Microsoft Research, One Microsoft Way, Redmond, WA, 98052, USA.
Event Lab, Department of Clinical Psychology and Psychobiology, University of Barcelona, Barcelona, 08035, Spain.
Sci Rep. 2017 Jun 19;7(1):3817. doi: 10.1038/s41598-017-04201-x.

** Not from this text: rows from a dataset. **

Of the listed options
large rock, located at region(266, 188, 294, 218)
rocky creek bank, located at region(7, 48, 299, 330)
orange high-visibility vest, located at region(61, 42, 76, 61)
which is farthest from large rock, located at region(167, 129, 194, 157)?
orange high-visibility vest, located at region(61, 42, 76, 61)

Humans are good at selectively listening to specific target conversations, even in the presence of multiple concurrent speakers. In our research, we study how auditory-visual cues modulate this selective listening. We do so by using immersive Virtual Reality technologies with spatialized audio. Exposing 32 participants to an Information Masking Task with concurrent speakers, we find significantly more errors in the decision-making processes triggered by asynchronous audiovisual speech cues. More precisely, the results show that lips on the Target speaker matched to a secondary (Mask) speaker's audio severely increase the participants' comprehension error rates. In a control experiment (n = 20), we further explore the influences of the visual modality over auditory selective attention. The results show a dominance of visual-speech cues, which effectively turn the Mask into the Target and vice-versa. These results reveal a disruption of selective attention that is triggered by bottom-up multisensory integration. The findings are framed in the sensory perception and cognitive neuroscience theories. The VR setup is validated by replicating previous results in this literature in a supplementary experiment.
人类善于有选择地听取特定的目标对话,即使有多个同时说话的人存在。在我们的研究中,我们通过使用具有空间化音频的沉浸式虚拟现实技术来研究听觉-视觉线索如何调节这种选择性聆听。我们让 32 名参与者参与带有同时说话者的信息掩蔽任务,我们发现,由异步视听语音线索触发的决策过程中的错误明显更多。更准确地说,结果表明,与次要(掩蔽)说话者的音频匹配的目标说话者的嘴唇严重增加了参与者的理解错误率。在一个对照实验(n=20)中,我们进一步探索了视觉模态对听觉选择性注意的影响。结果显示,视觉-语音线索占据主导地位,有效地将掩蔽者变成了目标,反之亦然。这些结果揭示了由自下而上的多感觉整合触发的选择性注意力的破坏。这些发现是在感官知觉和认知神经科学理论的框架内提出的。虚拟现实设置通过在补充实验中复制该文献中的先前结果得到了验证。